» Text
#####

An HTTPS edge can look healthy by request count while TLS workers are spending most of their time setting up connections. Every fresh secure connection negotiates protocol parameters, authenticates certificates, and derives traffic keys before normal HTTP data can flow. When clients reuse established connections, thousands of requests may share relatively few handshakes; when clients reconnect aggressively, the same request volume can create a much larger cryptographic workload.

The planning number that matters is handshake rate, not raw request rate. A busy API behind keep-alive pools, HTTP/2 streams, or long-lived service connections may create modest TLS setup work. A mobile app release, regional failover, proxy restart, low idle timeout, or bot burst can raise the share of requests that arrive on fresh TLS connections. That reconnect pattern often appears suddenly, which is why edge capacity plans need a separate view of handshake CPU instead of treating all HTTPS requests as equal.

Full and resumed handshakes do not cost the same. A full handshake performs the heavier authentication and key-establishment path, while a resumed handshake can reuse prior session material or a pre-shared-key path when both sides support it. Certificate type, TLS version, mutual TLS, proxy build, CPU generation, session tickets, and cache behavior can change the per-handshake cost enough that generic benchmark numbers should only be a starting point.

TLS traffic patterns and handshake capacity impact
Traffic situation Handshake effect Capacity lesson
Connection reuse is strong Many requests share each TLS connection. Request rate can rise without a matching jump in handshake CPU.
Clients reconnect often A higher share of requests starts a new secure connection. TLS workers can become the bottleneck before application code does.
Session resumption is weak More new connections take the full handshake path. Fixing tickets, caches, and client pooling may help more than adding hosts.
Mutual TLS is introduced Client-certificate validation adds work to the expensive path. mTLS rollouts need fresh measurements, not reused public-edge assumptions.
TLS request rate reduced to new connections, split into full and resumed handshakes, then compared with target TLS cores.

A handshake-load estimate cannot prove that an edge is ready for every failure mode. It gives a focused planning number that should be checked against live metrics for new sessions, resumption hits, handshake latency, worker CPU, queueing, and cold-load tests. The result is strongest when the input values come from the same proxy tier, certificate profile, and client mix that will carry production traffic.

How to Use This Tool:

Model the TLS termination point you actually need to protect: one edge listener, ingress class, API gateway, service mesh boundary, or load balancer pool. Avoid mixing several tiers unless they share the same traffic, certificates, CPU budget, and resumption behavior.

  1. Enter the busiest HTTPS request rate that the endpoint must handle. Use a busy minute, launch estimate, failover target, or load-test value rather than a daily average.
  2. Set New TLS connection share to the portion of modeled requests that open fresh secure connections. Lower values represent better keep-alive, pooling, or multiplexing.
  3. Set Full handshake share to the portion of new connections that do not resume a prior session. Use proxy metrics when available.

#####

» Excerpted records
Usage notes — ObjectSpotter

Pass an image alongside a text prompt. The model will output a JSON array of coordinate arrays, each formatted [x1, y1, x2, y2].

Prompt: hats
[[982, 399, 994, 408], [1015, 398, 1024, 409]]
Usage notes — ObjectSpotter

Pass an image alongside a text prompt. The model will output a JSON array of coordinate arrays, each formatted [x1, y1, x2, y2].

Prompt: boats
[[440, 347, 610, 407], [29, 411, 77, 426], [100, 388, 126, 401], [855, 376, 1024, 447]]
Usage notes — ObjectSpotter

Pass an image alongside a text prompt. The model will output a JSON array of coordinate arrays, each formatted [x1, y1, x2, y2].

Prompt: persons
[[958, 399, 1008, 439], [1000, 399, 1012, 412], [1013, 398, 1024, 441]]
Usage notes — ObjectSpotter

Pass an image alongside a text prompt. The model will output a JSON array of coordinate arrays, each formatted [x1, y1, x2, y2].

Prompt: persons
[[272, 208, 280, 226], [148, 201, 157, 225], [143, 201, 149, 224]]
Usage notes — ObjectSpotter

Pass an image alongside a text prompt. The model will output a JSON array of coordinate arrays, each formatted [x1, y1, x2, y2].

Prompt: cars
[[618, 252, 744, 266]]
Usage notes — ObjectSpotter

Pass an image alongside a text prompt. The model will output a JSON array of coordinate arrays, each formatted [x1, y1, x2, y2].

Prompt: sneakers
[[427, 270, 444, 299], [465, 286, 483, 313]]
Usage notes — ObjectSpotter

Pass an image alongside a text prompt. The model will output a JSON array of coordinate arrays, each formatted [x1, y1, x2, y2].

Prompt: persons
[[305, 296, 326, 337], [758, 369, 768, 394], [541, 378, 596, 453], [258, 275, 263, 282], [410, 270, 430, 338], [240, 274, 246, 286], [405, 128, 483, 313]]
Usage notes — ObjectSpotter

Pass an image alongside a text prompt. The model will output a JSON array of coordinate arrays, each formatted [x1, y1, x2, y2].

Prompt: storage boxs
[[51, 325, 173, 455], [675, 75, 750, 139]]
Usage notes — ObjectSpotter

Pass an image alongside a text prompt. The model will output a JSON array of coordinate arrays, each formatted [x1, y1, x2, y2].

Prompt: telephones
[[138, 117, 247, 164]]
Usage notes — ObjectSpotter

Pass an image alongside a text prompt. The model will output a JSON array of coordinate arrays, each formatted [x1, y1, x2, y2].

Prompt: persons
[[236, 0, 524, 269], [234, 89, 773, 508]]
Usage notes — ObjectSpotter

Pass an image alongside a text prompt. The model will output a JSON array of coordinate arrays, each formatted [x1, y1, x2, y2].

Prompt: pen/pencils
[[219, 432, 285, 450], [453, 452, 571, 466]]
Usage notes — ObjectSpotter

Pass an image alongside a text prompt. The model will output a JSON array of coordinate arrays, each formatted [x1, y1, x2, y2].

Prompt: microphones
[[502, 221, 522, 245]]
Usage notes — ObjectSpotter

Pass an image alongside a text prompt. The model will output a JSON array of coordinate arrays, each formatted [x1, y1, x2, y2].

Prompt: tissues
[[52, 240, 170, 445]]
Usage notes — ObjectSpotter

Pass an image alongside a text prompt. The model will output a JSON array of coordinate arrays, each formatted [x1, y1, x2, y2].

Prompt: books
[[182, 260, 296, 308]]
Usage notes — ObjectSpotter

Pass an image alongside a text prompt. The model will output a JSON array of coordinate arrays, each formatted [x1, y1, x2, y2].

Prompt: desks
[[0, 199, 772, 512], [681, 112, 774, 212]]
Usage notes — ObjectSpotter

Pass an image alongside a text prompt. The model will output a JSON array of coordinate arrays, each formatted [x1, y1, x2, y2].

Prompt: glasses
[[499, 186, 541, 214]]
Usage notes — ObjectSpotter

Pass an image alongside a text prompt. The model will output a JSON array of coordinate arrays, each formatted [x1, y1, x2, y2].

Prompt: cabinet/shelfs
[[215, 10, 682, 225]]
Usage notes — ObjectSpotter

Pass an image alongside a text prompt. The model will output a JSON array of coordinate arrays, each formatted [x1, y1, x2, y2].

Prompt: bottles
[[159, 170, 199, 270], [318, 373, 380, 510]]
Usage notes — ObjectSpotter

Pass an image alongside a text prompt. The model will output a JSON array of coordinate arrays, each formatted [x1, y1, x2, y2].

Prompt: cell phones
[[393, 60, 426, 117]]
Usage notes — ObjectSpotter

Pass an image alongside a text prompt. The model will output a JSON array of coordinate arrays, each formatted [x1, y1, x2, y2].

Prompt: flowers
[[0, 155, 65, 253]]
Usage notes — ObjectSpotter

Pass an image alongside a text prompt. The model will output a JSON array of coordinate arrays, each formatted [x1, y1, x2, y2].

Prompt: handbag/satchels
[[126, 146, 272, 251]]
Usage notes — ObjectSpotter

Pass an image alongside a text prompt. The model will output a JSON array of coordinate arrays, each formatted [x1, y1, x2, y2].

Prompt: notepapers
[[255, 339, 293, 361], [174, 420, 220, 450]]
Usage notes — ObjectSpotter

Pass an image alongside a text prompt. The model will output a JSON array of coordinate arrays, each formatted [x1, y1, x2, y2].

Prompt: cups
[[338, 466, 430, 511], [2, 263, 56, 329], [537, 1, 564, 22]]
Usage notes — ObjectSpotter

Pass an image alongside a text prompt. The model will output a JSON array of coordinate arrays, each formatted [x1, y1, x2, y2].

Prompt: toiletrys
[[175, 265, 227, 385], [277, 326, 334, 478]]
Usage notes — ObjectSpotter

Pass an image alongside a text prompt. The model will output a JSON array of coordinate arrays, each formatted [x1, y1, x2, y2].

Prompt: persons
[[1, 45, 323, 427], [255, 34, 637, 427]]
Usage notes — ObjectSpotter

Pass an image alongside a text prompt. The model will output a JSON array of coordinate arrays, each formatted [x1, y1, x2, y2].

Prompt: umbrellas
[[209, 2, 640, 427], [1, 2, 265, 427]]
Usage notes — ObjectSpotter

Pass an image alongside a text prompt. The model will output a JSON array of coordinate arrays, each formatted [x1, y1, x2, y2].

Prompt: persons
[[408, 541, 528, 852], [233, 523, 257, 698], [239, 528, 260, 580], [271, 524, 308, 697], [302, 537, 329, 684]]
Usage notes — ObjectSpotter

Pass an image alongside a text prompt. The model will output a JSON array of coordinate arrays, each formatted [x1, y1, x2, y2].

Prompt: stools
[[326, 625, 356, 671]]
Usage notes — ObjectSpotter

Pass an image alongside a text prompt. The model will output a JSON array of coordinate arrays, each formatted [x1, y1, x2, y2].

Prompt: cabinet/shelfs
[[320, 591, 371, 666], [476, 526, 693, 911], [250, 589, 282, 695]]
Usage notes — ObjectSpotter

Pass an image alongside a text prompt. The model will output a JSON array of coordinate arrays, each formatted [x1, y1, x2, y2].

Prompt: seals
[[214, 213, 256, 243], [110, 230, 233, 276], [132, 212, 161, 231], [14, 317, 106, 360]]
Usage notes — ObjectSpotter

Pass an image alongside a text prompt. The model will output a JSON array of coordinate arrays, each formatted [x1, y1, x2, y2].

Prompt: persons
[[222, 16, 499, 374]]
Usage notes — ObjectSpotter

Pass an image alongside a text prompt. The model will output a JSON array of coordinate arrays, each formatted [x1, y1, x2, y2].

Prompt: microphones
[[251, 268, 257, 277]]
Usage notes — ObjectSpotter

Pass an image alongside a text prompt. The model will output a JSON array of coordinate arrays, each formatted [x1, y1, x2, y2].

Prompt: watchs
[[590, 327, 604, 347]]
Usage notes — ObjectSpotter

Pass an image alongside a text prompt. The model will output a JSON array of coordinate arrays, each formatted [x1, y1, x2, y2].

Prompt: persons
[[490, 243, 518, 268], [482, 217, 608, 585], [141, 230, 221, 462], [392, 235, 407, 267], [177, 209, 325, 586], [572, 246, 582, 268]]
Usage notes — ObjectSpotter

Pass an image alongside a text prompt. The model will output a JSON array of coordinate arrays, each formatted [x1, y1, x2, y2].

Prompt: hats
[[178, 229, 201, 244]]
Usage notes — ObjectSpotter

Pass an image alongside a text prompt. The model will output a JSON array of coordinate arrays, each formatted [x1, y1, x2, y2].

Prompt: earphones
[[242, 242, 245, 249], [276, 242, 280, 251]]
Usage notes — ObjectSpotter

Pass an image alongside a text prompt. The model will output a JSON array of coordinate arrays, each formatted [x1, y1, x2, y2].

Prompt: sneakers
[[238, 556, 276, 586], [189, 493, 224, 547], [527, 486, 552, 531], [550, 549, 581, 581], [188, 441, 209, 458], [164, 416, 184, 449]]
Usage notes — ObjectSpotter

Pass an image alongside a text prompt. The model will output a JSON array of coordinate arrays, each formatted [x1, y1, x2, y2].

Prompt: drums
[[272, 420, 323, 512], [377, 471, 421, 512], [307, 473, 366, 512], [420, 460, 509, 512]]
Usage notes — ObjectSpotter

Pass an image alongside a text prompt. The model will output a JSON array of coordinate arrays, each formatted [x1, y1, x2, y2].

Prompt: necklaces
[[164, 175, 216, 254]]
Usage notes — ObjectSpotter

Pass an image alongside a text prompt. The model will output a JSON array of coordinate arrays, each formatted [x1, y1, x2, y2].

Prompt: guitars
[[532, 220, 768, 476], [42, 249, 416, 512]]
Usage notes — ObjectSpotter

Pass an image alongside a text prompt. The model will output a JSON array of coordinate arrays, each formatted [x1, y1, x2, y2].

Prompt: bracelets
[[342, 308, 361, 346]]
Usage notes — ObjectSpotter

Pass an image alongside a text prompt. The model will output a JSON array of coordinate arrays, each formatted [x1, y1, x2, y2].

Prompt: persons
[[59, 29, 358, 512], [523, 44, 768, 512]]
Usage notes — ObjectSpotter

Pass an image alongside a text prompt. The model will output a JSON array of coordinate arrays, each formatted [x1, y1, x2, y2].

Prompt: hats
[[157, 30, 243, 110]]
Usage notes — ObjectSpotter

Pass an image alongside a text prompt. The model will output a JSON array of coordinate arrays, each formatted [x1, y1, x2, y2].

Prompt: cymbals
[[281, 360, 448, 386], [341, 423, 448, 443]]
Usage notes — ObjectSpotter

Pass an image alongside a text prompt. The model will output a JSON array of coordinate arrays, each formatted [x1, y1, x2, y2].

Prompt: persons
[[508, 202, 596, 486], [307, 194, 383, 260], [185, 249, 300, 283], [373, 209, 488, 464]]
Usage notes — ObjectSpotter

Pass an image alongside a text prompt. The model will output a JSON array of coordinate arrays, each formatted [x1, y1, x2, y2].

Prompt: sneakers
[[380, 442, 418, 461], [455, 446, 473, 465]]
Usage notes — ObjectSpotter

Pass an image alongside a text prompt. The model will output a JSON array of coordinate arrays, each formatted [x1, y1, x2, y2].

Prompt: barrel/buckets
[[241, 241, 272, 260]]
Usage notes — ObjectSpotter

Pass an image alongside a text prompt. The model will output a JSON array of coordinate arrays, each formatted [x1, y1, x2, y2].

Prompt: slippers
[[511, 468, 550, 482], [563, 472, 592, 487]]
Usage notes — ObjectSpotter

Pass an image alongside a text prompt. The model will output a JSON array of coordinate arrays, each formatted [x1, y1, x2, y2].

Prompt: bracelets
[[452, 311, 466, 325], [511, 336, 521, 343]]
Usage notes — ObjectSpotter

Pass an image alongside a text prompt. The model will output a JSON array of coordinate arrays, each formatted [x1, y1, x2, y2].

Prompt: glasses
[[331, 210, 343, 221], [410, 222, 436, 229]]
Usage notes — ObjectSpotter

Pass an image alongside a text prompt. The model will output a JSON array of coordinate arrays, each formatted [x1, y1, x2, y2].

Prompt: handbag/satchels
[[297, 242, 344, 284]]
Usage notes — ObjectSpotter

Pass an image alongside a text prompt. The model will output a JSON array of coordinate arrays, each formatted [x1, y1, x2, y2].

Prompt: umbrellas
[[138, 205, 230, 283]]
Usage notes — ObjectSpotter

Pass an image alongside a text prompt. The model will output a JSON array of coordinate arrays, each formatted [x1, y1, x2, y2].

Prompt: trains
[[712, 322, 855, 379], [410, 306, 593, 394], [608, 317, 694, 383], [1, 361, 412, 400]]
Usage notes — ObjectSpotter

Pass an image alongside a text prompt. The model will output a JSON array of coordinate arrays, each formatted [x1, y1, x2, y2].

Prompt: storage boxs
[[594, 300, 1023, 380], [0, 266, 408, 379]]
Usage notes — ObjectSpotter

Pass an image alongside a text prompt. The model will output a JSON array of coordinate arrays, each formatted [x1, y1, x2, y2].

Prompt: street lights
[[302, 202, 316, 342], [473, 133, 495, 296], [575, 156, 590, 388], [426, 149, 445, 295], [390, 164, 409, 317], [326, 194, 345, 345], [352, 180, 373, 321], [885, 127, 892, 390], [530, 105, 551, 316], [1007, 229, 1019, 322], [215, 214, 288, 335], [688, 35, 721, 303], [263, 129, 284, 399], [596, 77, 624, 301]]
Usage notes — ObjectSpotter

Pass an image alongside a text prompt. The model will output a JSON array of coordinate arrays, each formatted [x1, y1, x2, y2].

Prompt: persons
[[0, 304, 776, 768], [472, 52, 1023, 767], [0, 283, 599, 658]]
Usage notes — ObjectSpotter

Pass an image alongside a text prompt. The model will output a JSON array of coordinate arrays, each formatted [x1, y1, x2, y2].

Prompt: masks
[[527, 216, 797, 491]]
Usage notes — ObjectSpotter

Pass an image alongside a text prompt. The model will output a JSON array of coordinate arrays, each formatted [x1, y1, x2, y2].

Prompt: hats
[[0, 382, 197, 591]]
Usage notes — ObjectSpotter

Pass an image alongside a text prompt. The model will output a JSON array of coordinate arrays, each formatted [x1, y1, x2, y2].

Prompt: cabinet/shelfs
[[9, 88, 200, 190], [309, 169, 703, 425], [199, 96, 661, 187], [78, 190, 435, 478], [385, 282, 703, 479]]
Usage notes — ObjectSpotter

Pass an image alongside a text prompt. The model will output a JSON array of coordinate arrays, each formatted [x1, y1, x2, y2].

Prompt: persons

#####

» Tasks to perform
1 - List every factor that the TLS handshake text above says can change the per-handshake cost.
2 - According to the TLS handshake text, which planning number matters for edge capacity?
3 - Pick up the TLS handshake capacity text after its last sentence and keep writing it.

» Responses per task
1 -
- Certificate type
- TLS version
- Mutual TLS
- Proxy build
- CPU generation
- Session tickets
- Cache behavior

2 - Handshake rate, not raw request rate.

3 -
  4. Choose the closest Handshake profile, then replace the full and resumed CPU milliseconds with measurements from your hardware, proxy build, TLS version, certificate type, and mTLS setting.
  5. Enter TLS worker cores as the effective CPU budget for TLS work. If routing, WAF checks, logging, or application work share the same machine, do not count the whole host as TLS capacity.
  6. Use Planning CPU target and CPU reserve to express how much sustained TLS load you are willing to run before latency risk becomes unacceptable.
  7. Use Peak multiplier for reconnect storms, regional failover, deploy restarts, cache-miss bursts, or launch traffic. A copied link can preserve the entered scenario for review.
    If the warnings say values were clamped, the core budget is zero, the CPU target is above 85%, or resumed handshakes cost more than full handshakes, fix those inputs before relying on the capacity result.

Interpreting Results:

The headline percentage is target utilization: modeled handshake CPU demand divided by the effective TLS core budget after the planning CPU target and reserve are applied. capacity ok means the value is below 85%. near target means it is at least 85% and below 110%. over target means it is at least 110%. no CPU budget means the entered core budget, target, or reserve leaves no usable capacity.

TLS Capacity Snapshot is the first audit trail. It shows the modeled request rate, new handshake rate, full and resumed handshake rates, TLS CPU demand, target CPU budget, headroom or gap, safe request ceiling, and any input warnings. Read this table before the charts because a chart can look calm when an input has been clamped or a scenario label is wrong.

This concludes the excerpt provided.